# Swift Royale



## Rislar (Aug 16, 2008)

As above, are they any good, and what should i look for when buying? the reason i'm buying one is that i like the layout of them, rear kitchen, etc, any help would be apprciated


----------



## satis (May 5, 2008)

Hi Rislar

I had a swift royale 590 for 5 years,We had many a good trip through france spain and portugal with trouble free motoring,we also liked the layout, she had the 2.8 turbo diesel engine that never missed a beat,would start first time every time,In my opinion for what its worth,you wont go far wrong with a swift,the build quality was quite good,Just make sure she has had a habitation check before you buy one ,Then you can be assured of no leaks,and hopefuly a problem free hoiliday,
Kind regards Satis


----------



## Rislar (Aug 16, 2008)

satis said:


> Hi Rislar
> 
> I had a swift royale 590 for 5 years,We had many a good trip through france spain and portugal with trouble free motoring,we also liked the layout, she had the 2.8 turbo diesel engine that never missed a beat,would start first time every time,In my opinion for what its worth,you wont go far wrong with a swift,the build quality was quite good,Just make sure she has had a habitation check before you buy one ,Then you can be assured of no leaks,and hopefuly a problem free hoiliday,
> Kind regards Satis


Thanks for the info satis, so the 2.8 Turbo would be the one to go for? after looking at a few of them, i think the 2.5 none turbo would be really underpowered !! i will take your tips onboard, thanks again


----------



## whistlinggypsy (May 1, 2005)

Rislar, our first m/h was a 590 royale end kitchen job, my wife loved it but i hated it as there a 2 doors in the rear end, bathroom and hab. door and that i did not like because whenever the kitchen is being used entry to either door is compromised, i also found the single beds arrangement was too short for me. I could not get on with the under powered 1.9 td engine neither so i would also suggest the 2.8tdi 

Having said that its horses for courses and the model was fantastic quality, so much so we upgraded after only one month to the 630 royale model, had it for 8yrs. and covered 90000 miles in her, by far the best m/h we have had and we have had 5 now, and seriously thinking of a swift when it comes to replacing it next spring. 
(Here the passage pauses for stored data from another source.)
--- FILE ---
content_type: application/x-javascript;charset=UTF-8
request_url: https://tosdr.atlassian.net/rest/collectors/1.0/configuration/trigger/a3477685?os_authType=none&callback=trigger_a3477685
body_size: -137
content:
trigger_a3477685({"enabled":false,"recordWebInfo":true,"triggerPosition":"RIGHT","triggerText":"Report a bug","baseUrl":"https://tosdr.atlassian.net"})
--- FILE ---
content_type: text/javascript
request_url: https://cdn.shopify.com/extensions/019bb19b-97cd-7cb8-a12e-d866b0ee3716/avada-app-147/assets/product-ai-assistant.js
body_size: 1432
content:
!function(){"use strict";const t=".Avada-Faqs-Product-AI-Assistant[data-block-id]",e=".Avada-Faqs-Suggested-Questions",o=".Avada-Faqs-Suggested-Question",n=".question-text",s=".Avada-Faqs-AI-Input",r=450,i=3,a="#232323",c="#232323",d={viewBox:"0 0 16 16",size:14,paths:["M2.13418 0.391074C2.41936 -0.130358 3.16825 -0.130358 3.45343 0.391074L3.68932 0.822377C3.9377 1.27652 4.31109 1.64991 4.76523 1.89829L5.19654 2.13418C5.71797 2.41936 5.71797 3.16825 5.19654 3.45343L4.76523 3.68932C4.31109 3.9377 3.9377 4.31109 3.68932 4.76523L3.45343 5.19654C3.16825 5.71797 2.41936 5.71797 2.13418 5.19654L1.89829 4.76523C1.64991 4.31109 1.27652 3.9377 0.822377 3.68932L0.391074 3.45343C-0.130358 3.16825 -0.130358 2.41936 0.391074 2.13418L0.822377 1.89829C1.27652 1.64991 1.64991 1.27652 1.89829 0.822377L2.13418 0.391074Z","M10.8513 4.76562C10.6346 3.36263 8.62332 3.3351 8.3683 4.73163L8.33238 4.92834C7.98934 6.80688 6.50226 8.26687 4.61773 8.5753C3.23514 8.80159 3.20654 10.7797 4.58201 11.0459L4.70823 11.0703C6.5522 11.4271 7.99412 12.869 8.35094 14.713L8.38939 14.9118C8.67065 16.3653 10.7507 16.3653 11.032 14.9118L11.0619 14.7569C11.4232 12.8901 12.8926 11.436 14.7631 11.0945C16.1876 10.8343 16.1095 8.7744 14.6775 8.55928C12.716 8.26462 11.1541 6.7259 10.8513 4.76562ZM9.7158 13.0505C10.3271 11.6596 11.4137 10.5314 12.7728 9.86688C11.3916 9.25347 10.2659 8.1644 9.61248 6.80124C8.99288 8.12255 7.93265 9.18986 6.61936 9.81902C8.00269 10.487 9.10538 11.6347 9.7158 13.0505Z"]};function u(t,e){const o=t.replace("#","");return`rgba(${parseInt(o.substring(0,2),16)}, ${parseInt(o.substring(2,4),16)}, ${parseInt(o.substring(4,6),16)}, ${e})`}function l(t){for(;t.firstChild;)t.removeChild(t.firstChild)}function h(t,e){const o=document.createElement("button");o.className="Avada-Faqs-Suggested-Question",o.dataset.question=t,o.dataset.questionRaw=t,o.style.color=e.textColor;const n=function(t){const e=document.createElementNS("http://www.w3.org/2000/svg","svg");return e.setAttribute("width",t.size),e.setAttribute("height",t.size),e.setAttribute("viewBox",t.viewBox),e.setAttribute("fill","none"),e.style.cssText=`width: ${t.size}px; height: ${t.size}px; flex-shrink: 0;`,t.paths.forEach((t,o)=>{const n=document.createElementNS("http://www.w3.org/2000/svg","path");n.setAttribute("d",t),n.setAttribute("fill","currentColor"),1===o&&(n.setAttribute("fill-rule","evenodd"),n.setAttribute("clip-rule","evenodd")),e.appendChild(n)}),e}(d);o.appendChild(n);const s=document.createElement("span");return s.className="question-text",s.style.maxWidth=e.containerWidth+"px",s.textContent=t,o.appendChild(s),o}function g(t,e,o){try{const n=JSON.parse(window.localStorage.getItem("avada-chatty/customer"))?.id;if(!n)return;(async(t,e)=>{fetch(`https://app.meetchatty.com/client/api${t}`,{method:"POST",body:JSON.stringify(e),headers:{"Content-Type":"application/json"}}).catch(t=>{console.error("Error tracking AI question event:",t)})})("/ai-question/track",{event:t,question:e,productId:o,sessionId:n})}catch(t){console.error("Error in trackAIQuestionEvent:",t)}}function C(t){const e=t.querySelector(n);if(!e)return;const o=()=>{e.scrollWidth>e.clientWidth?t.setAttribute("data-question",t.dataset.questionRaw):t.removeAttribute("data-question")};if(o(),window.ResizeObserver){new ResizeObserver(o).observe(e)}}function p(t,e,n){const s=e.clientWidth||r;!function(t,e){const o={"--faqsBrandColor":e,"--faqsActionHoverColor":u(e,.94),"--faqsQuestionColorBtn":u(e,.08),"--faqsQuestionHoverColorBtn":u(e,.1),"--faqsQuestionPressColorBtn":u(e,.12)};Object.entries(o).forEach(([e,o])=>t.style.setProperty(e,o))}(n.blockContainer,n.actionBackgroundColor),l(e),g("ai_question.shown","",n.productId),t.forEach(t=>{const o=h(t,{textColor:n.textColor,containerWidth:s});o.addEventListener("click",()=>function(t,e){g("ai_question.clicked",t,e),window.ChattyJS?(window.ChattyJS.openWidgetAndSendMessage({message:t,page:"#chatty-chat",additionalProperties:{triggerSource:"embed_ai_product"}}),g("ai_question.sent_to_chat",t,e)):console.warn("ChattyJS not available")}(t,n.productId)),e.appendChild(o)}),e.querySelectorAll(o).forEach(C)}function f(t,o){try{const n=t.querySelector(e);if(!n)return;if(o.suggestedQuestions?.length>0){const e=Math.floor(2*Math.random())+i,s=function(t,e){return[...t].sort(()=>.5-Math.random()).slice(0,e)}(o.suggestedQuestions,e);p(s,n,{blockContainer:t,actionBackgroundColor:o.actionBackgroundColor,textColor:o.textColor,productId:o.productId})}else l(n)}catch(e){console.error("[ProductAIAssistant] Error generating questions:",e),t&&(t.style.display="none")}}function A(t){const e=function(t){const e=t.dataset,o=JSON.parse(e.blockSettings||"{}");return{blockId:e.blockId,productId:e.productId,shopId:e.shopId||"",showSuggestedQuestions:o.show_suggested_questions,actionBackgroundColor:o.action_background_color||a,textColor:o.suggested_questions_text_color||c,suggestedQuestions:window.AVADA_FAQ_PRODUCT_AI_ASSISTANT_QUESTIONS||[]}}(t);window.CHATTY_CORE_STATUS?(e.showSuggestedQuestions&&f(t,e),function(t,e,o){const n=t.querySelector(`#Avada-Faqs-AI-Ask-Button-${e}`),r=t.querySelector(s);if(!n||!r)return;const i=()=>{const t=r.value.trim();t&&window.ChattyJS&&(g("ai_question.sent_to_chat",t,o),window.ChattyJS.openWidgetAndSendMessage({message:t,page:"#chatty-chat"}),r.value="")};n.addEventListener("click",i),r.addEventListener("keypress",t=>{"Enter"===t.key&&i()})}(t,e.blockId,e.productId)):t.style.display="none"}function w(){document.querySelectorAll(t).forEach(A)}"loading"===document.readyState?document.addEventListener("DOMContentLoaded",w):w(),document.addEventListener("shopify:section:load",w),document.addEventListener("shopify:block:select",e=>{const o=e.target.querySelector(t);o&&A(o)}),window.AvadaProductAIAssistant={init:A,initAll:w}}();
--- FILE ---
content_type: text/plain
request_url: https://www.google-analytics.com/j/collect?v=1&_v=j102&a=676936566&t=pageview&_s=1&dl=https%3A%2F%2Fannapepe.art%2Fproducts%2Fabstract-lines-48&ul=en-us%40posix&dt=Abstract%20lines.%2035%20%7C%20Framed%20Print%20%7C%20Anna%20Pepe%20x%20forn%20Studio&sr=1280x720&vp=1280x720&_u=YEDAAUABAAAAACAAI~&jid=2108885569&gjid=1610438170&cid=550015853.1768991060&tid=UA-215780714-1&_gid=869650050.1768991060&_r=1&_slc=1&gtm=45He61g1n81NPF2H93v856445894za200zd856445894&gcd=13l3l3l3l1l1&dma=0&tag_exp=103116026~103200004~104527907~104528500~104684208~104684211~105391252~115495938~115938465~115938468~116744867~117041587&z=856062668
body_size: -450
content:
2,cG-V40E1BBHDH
Our 630 is still going strong after 10 yrs and 109000 miles and we hear regularly from the guy that bought it. 

Bob


----------



## Rislar (Aug 16, 2008)

whistlinggypsy said:


> Rislar, our first m/h was a 590 royale end kitchen job, my wife loved it but i hated it as there a 2 doors in the rear end, bathroom and hab. door and that i did not like because whenever the kitchen is being used entry to either door is compromised, i also found the single beds arrangement was too short for me. I could not get on with the under powered 1.9 td engine neither so i would also suggest the 2.8tdi
> 
> Having said that its horses for courses and the model was fantastic quality, so much so we upgraded after only one month to the 630 royale model, had it for 8yrs. and covered 90000 miles in her, by far the best m/h we have had and we have had 5 now, and seriously thinking of a swift when it comes to replacing it next spring.
> 
> ...


Wow, thanks for the info Bob, i never really thought of that, i will be testing that before i buy. The 630 Royale does look tempting also, i've got a lot to think about , which isn't a bad thing 
Thanks again.

Steve


----------



## cabby (May 14, 2005)

We had a swift Royale 635 on a VW chassis, I know it was unusual, only a 2.5 but a 5 cylinder which made a difference.we had the end lounge with forward dinette 6 berth.leisure door in the centre.We found that it was a nice vehicle but was prone be very cold as the insulation was very thin. As a rule of thumb the best way to test for a better insulation is to take note of the corners,joining the sides to the back. if it just has the oldfashioned alloy with screws covering the joints beware, if it has the wide plastic (rpg) wrap around covers then they are better and more modern.make sure you have a comprehensive damp test done while you are there and ask for a printed copy of this test.this is the most important thing to have done before you chose to buy.

good hunting

cabby


----------



## Rislar (Aug 16, 2008)

cabby said:


> We had a swift Royale 635 on a VW chassis, I know it was unusual, only a 2.5 but a 5 cylinder which made a difference.we had the end lounge with forward dinette 6 berth.leisure door in the centre.We found that it was a nice vehicle but was prone be very cold as the insulation was very thin. As a rule of thumb the best way to test for a better insulation is to take note of the corners,joining the sides to the back. if it just has the oldfashioned alloy with screws covering the joints beware, if it has the wide plastic (rpg) wrap around covers then they are better and more modern.make sure you have a comprehensive damp test done while you are there and ask for a printed copy of this test.this is the most important thing to have done before you chose to buy.
> 
> good hunting
> 
> cabby


Thanks Cabby, i will check for that, great info guys


----------